Usufruem de uma liberdade essencial, da mais sublime; íntima, própria,
pessoal, incondicional... Livres, consigo mesmos e livres para a vida! Pessoas
que para serem livres, tiveram que deixar de fazer aquilo que queriam. À
medida que o tempo passava, refletiam e descobriam a inutilidade de tantas coisas,
que há pouco tempo atrás lhes eram indispensáveis. A tal
ponto chegaram que o próprio conforto atrapalhava-os! Apesar de casa,
carro e conforto, serem bens e de direito, nem por isso são tudo. Não
somos só animais! Erguem-se gigantescos potentados; quando não
pessoas físicas, que com ar imperialista, determinam e impõem;
democracia, liberdade e paz. Fazem-se guerras em nome da paz. Paz que tem petróleo
por detrás. Ditam as regras do jogo, como se fossem Deus, mas com prévias
condições, como: criar novas necessidades, mercados cativos e
massificação de pensamento em profusão. Ou seja, reina
a bestialização do ser.
O problema de Portugal não é mais político, nem tão
pouco a solução! É sim, um problema cultural-comportamental,
psico-sociológico. O rico quer mais riqueza, para obter prestígio
e respeito (entenda-se admiração), para alcançar o objetivo
máximo - o poder. O pior defeito do pobre é querer ser rico -
o pobre sonha em ser rico, porque vê neste o seu ideal! Uns e outros correm
atrás do mesmo! Como se, prestígio, admiração e
riqueza, fossem os bens supremos. Não havendo aqui, nem conhecimento,
nem, portanto, interesse por amplos e verdadeiros valores universais da vida!

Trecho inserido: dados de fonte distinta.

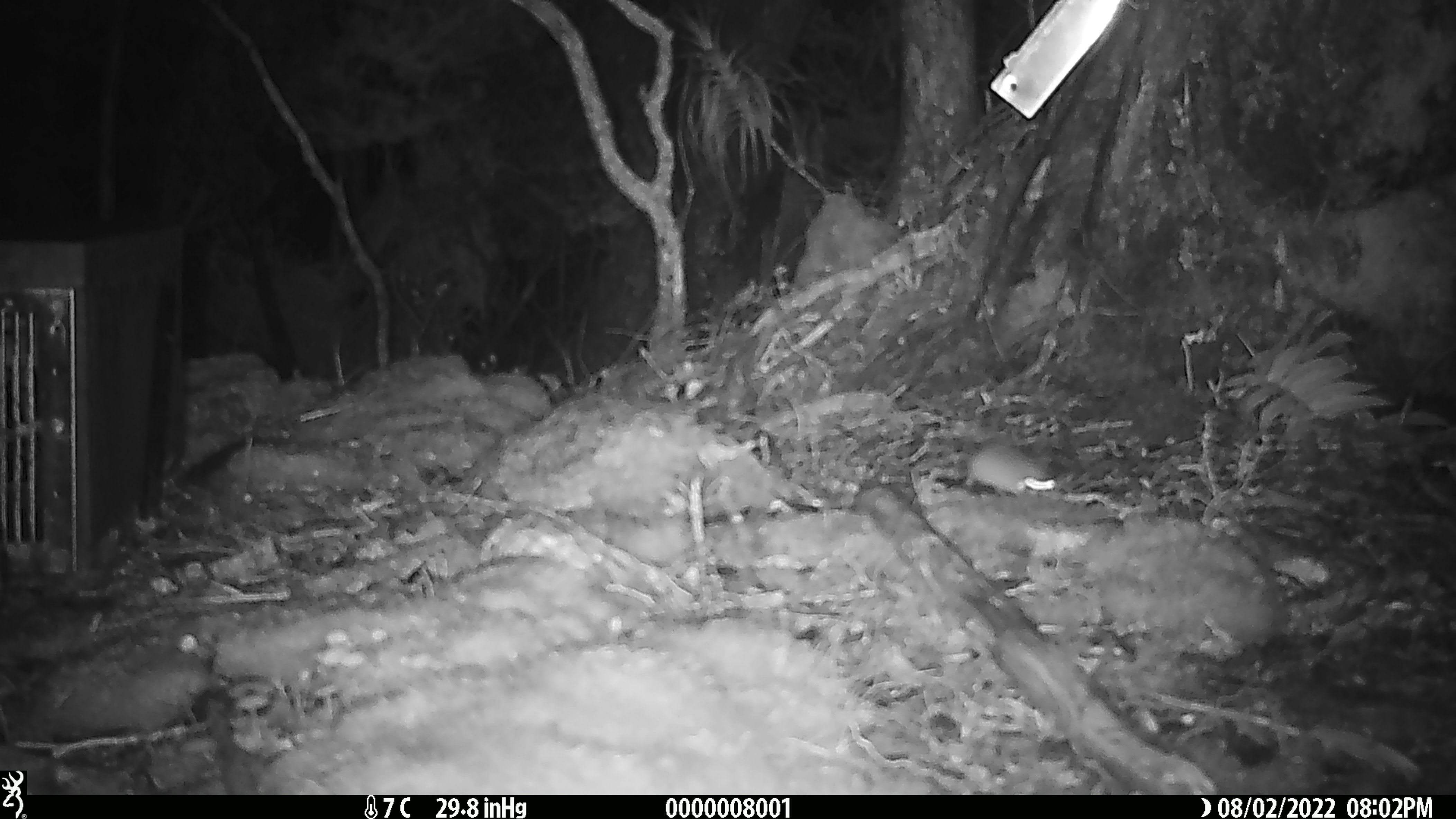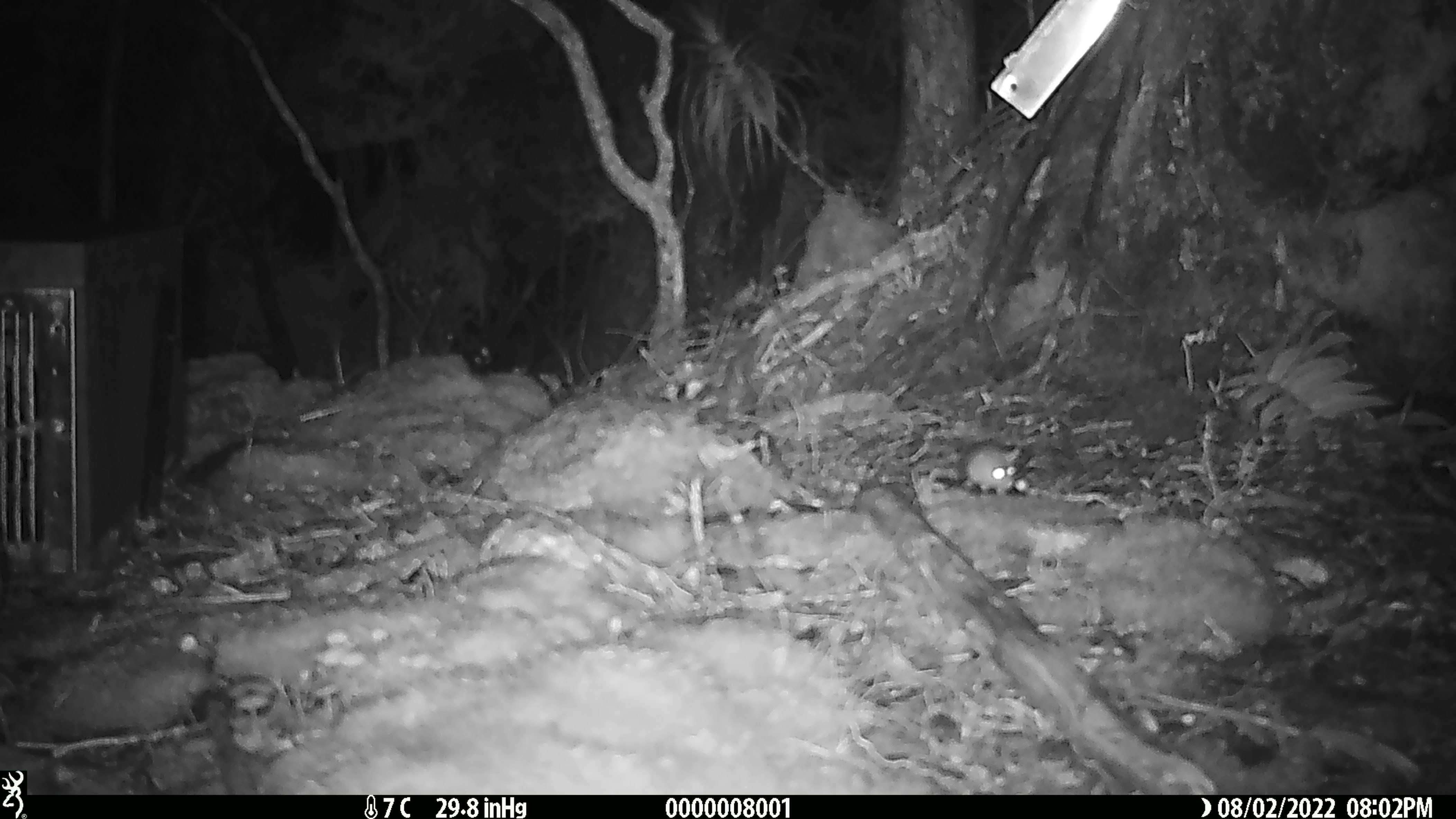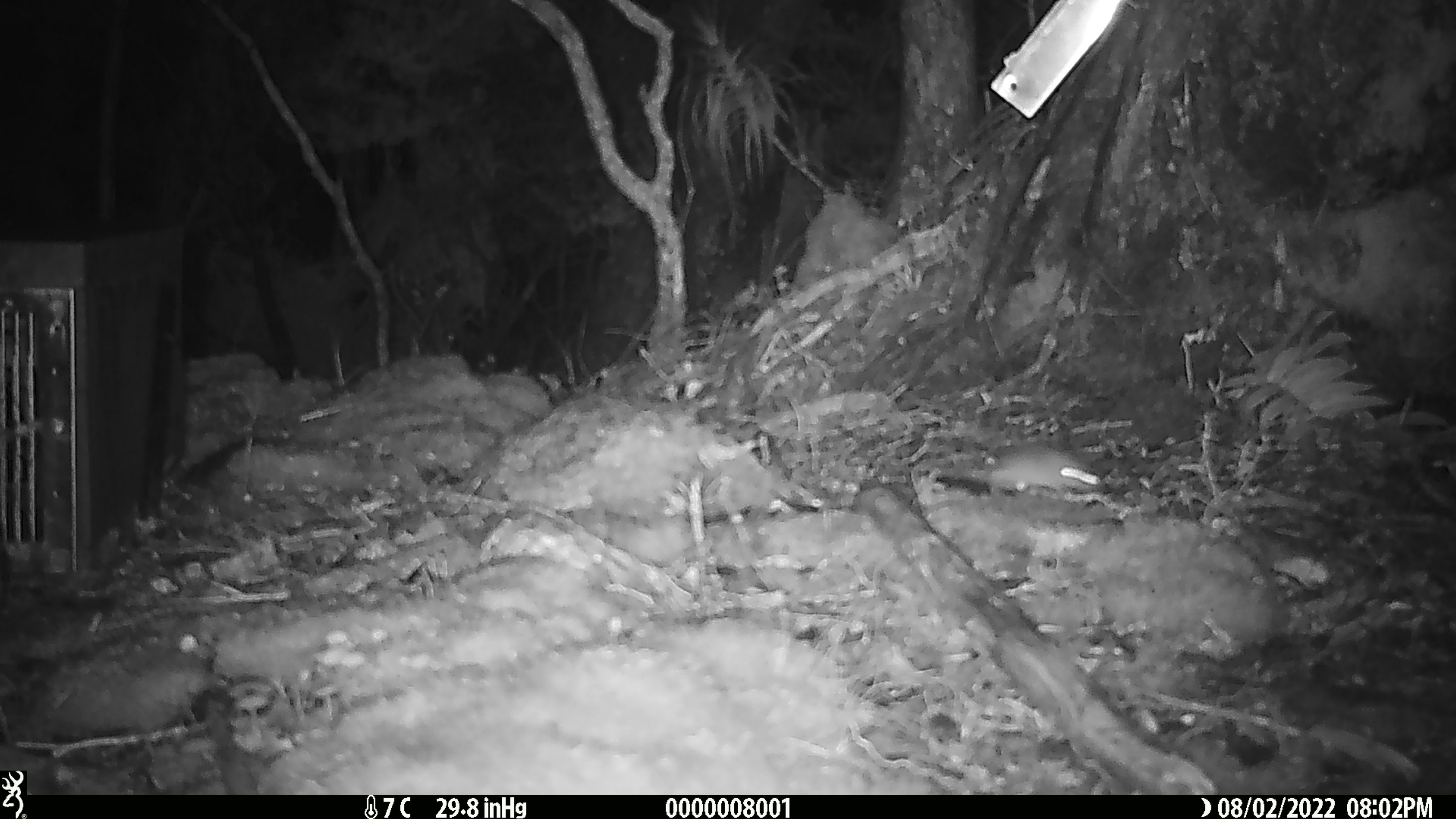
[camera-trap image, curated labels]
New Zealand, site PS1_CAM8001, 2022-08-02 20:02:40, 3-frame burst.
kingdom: Animalia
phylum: Chordata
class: Mammalia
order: Rodentia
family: Muridae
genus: Mus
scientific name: Mus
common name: mouse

É de lamentar que a plenitude política e a vivência histórica
em liberdade, acumulada durante tantos anos, despertem os mesmos interesses
em camadas sociais tão antagônicas, ou pelo menos, diferentes!

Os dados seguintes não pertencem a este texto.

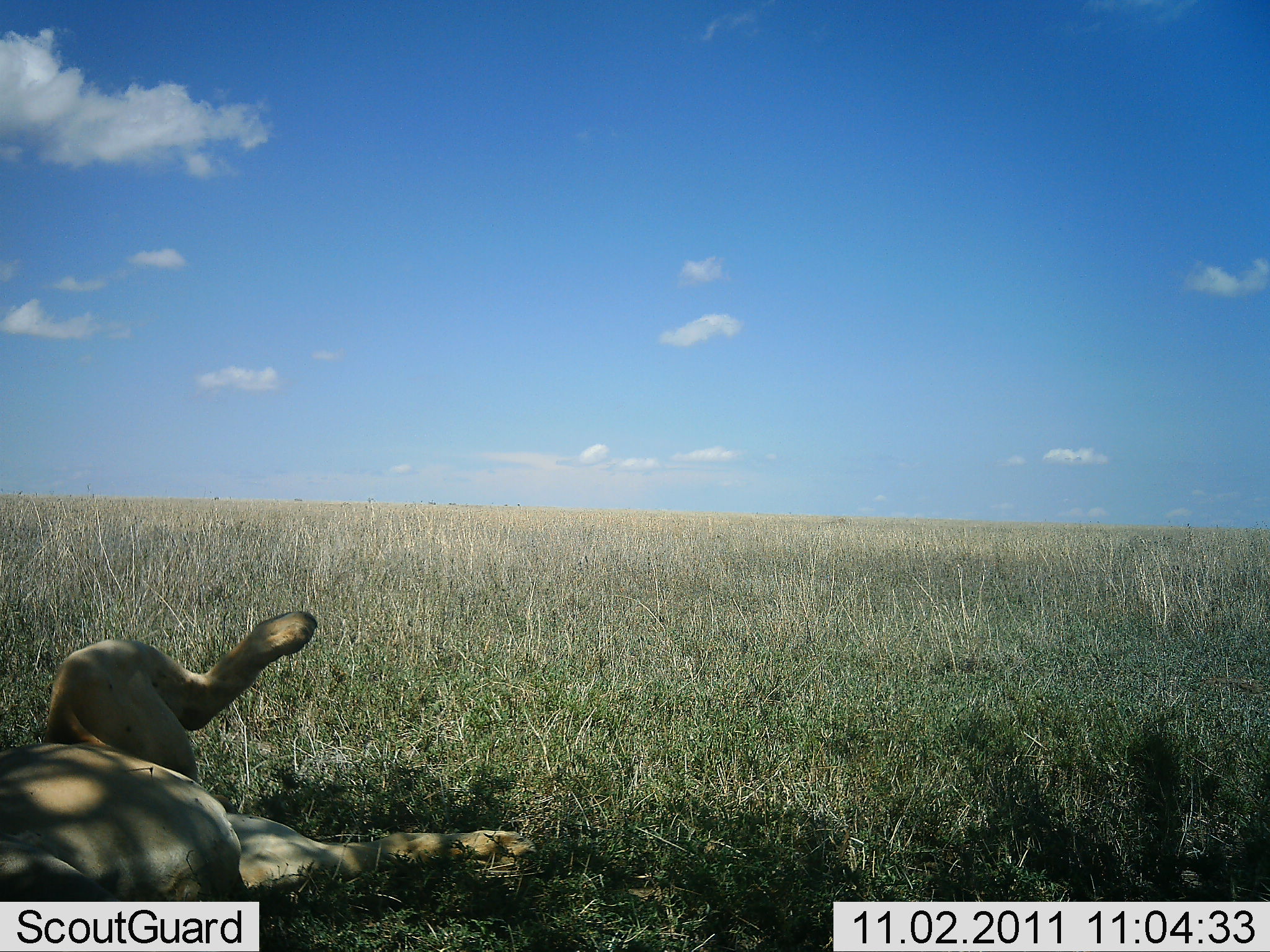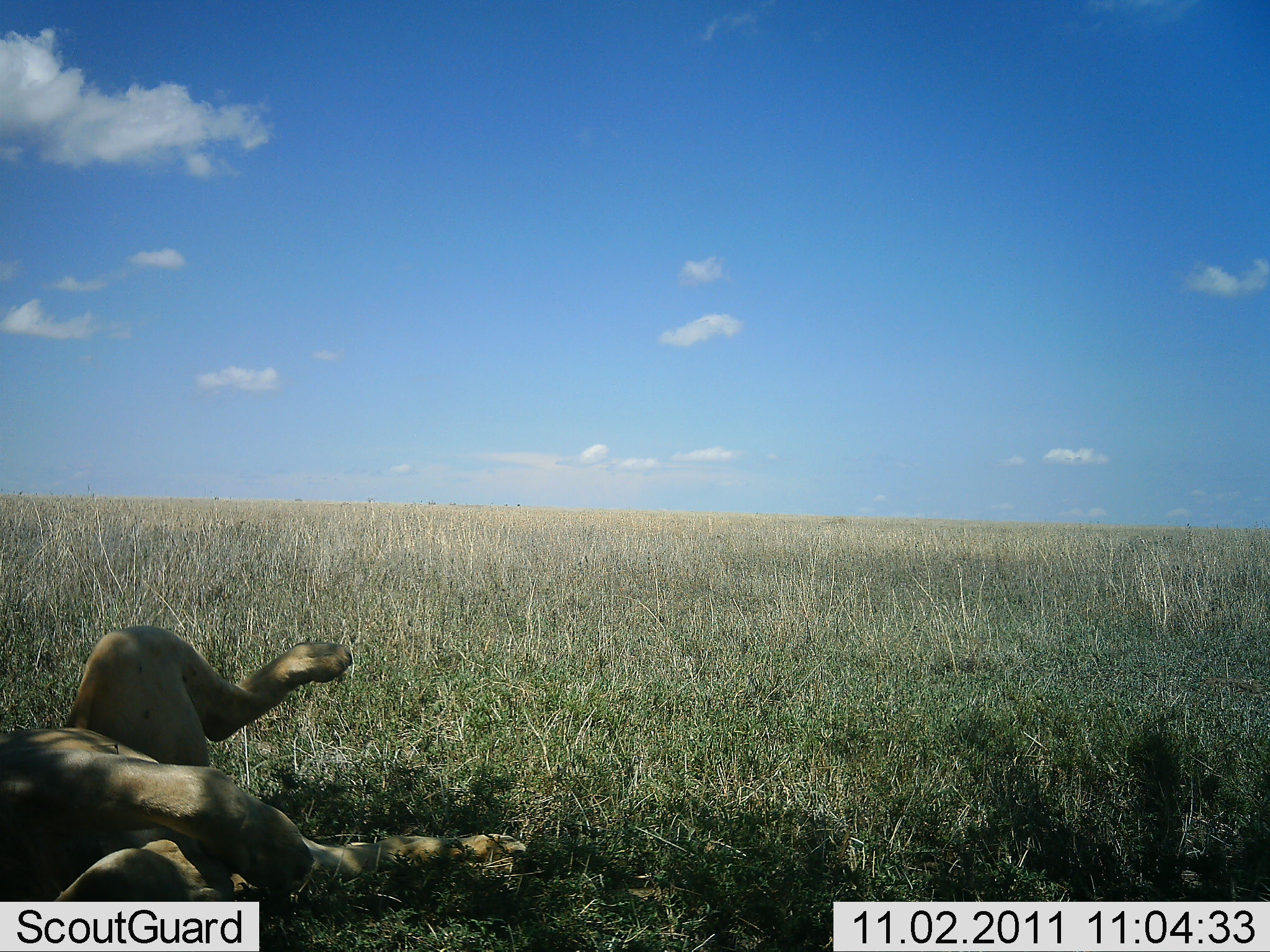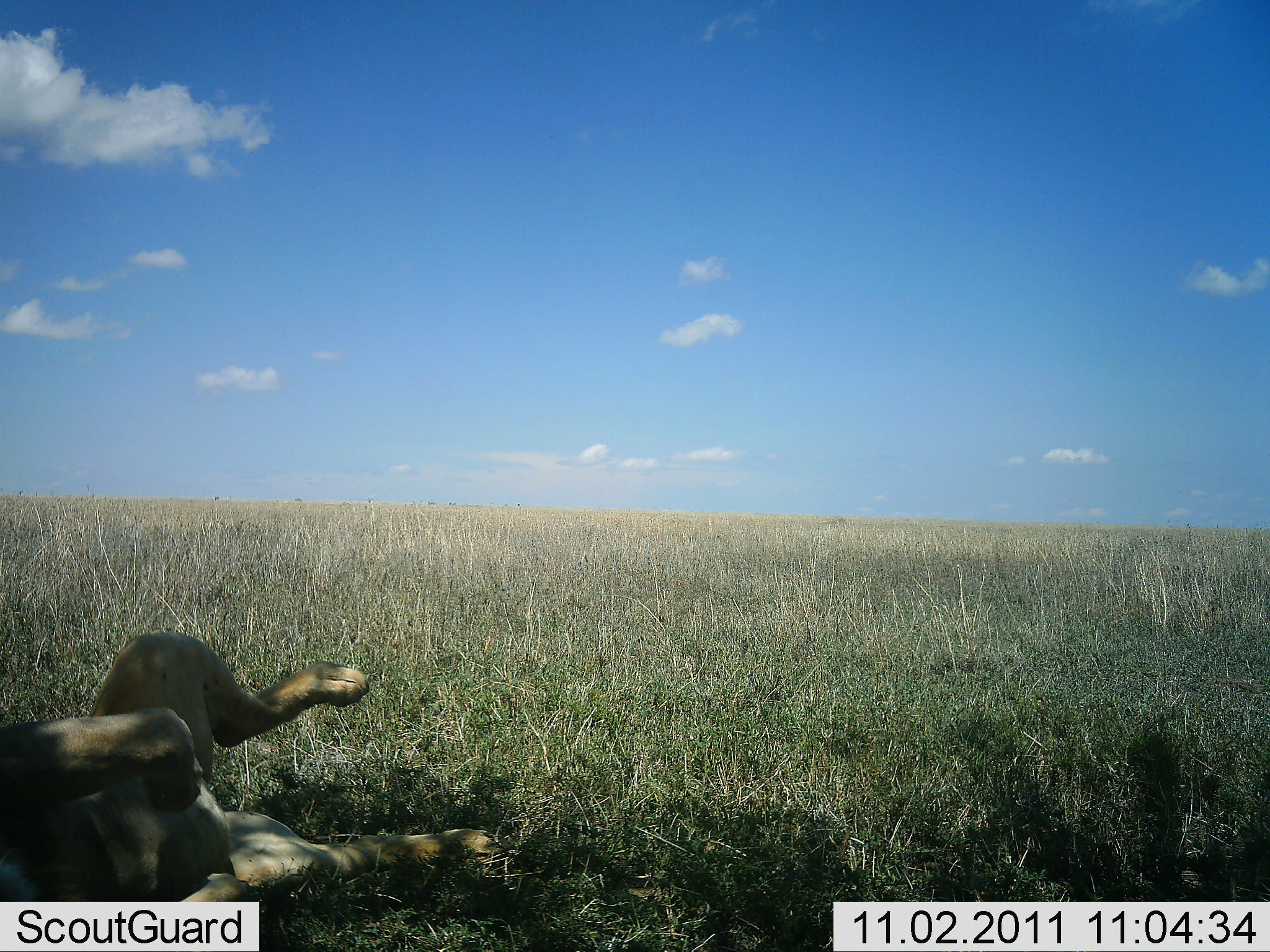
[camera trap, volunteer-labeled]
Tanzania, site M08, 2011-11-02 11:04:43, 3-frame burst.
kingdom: Animalia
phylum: Chordata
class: Mammalia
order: Carnivora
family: Felidae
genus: Panthera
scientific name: Panthera leo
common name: lion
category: lionfemale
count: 1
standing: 0%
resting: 90%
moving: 10%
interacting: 0%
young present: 0%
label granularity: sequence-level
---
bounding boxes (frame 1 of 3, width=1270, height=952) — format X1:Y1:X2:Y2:
animal: 0:607:540:901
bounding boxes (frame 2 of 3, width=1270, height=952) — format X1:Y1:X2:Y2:
animal: 0:620:533:904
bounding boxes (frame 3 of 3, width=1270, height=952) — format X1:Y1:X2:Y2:
animal: 0:625:504:904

Somos levados a pensar, que bem estar social e desenvolvimento da pessoa, se
traduzem numa questão puramente "intestinal"! Quer então
dizer, que nada mais existiria para além da satisfação
das necessidades essenciais, e também pelas criadas, caso estas fossem
plenamente satisfeitas? Que pobreza seria o mundo, caso isto fosse verdade!
Senão vejamos: tal como no futebol, fomos da extrema direita para a esquerda
ao extremo. Retrocedemos um pouco para a direita, e depois, um pouco mais para
a esquerda. Passamos depois para o centro de esquerda. Mais tarde, para o centro
de direita. Não contentes, chegamos ao centro, nem de direita, nem de
esquerda, nem mesmo até de coisa alguma - seus partidários assim
dizem "queremos um socialismo nem tão social-democrata, nem tão
socialista, queremos sim, o nosso socialismo". O nosso, deles, é
claro! Venha quem vier, tirando os eleitos, continua o hilariante jogo, de direita,
de centro e de esquerda. Qual a solução? Uma educação
refletida numa consciência humanitarista.
Enquanto o individualismo permanecer e o ser não for capaz de entender,
que, realizando-se no próximo, a si se realiza, tudo continuará
como sempre esteve. A maior felicidade que se pode ter é fazer e ver
o outro igual, feliz. Mais sublime que a natureza é a arte feita pelo
ser. E que maior arte existe, que a obra do ser?